# Hello from Michigan



## Michigan Horse Mom (Jul 29, 2008)

Hey, I'm new to the forum and I kinda feel new to horse owning. Although I've had my old quarter horse for 13 years, I haven't seen him in 3 years and haven't had him on my own property in 5 years. 

Here is my story... I started working at a local horse back riding stable when I was 15 or 16 as a trail guide. That is where I bought my horse Sonny. When I went to college (MSU - go spartans!) I moved him up there and worked cleaning stalls to pay for his board. I eventually graduated and married a cowboy. We had 30 acres, 3 horses, and some cattle, etc. 3 short years later, we divorced. I boarded Sonny for a while, met my new husband, and we bought 4 acres and a farm house to bring Sonny home. Then I became pregnant right away and couldn't find the time to get out and ride with pregnancy and infant and the new place had ALOT of work to be done before a horse could be there. Money eventually got tight and I arranged a lease option with a friend of mine that lives about 1 1/2 hrs away. He took Sonny in as his own and fed him, kept up on vet work and ferrier work, in exchange for exclusive riding rights. After 2 years, he asked my intentions, as his daughter was getting attached to Sonny. I committed to GIVING him my pride and joy. Now, 3 years later, my friends is suddenly moving to Florida and asked if I would like Sonny to be placed in another friends home... So, we are in a mad rush trying to get the property ready for a horse so he can come home. Some challenges are trying to get work done with a 3 yr old daughter and a 1 yr old daughter that also strive for our attention.

- - - -

Requirements:
Reproduce word for word the part of the forum post that opens with "Hey, I'm new" and closes with "in 5 years.". The lines after this forum post are separate material and have no connection to it.

Collected material:
- - - -

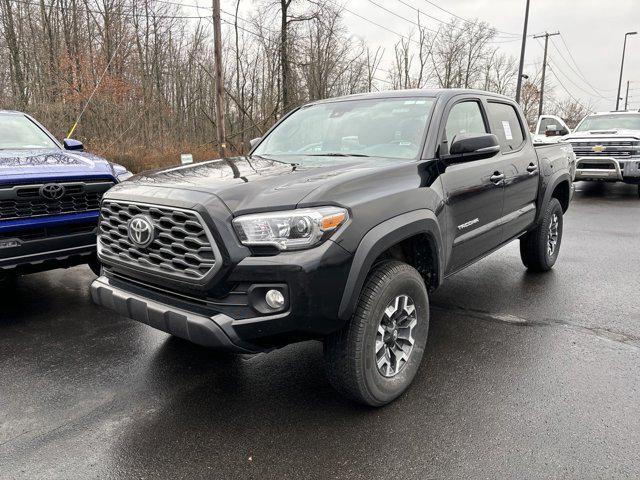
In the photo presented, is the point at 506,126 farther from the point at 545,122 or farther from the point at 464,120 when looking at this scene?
the point at 545,122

- - - -

Reply:
Hey, I'm new to the forum and I kinda feel new to horse owning. Although I've had my old quarter horse for 13 years, I haven't seen him in 3 years and haven't had him on my own property in 5 years.